La grève de 24 heures qui a mobilisé la classe ouvrière belge le lundi 15 décembre a été un énorme succès. Tout le pays a été complètement paralysé : en Flandre, en Wallonie et à Bruxelles, dans le privé et le public, dans l’industrie et les services, les transports et le commerce, les grandes et les petites entreprises. Un mouvement aussi massif n’a plus été observé depuis la grève de novembre 1993 (grève de 24H contre le « plan global ») mais, à la différence de celle-ci, la grève du 15 décembre ne devrait pas rester sans lendemains.
Organisée en front commun syndical (FGTB, CSC, CGSLB), cette grève est en effet (pour le moment) la dernière étape d’un plan d’action contre l’austérité du gouvernement de droite issu des élections du 25 mai dernier. Lancé dès la mise en place de la coalition dirigée par Charles Michel, ce plan d’action a commencé par une manifestation de masse (130.000 participant-e-s) le 6 novembre à Bruxelles et s’est poursuivie par une série de grèves tournantes par province (les 24/11, 1/12 et 8/12). A chaque étape, la mobilisation a été crescendo.
En 2011 le gouvernement dirigé par le PS a durement frappé le monde du travail
Pour comprendre les évènements, il faut rappeler le contexte politique.
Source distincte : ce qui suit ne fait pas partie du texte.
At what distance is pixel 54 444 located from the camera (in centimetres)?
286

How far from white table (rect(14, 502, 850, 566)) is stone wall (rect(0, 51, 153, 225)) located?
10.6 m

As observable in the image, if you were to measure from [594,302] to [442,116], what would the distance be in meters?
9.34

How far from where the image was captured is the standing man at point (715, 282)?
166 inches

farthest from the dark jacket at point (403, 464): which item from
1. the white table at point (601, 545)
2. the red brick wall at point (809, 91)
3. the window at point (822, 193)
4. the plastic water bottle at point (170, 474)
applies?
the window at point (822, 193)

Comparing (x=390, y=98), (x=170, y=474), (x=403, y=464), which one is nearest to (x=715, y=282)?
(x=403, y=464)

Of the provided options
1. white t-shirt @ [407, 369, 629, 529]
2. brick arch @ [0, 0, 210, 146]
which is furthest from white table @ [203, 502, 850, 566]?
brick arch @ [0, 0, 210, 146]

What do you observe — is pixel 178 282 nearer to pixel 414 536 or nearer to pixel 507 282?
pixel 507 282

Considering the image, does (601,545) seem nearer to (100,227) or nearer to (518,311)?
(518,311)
En Belgique, les attaques contre le monde du travail sont menées depuis 25 ans par des gouvernements à participation social-démocrate. Après la longue crise politique consécutive aux élections de 2010, marquées par la victoire en Flandre de la NVA, le premier ministre PS estima qu’il devait, pour « sauver le pays », durcir encore ces attaques, afin que la droite traditionnelle flamande puisse battre les libéraux-nationalistes et que la coalition avec la social-démocratie puisse être reconduite.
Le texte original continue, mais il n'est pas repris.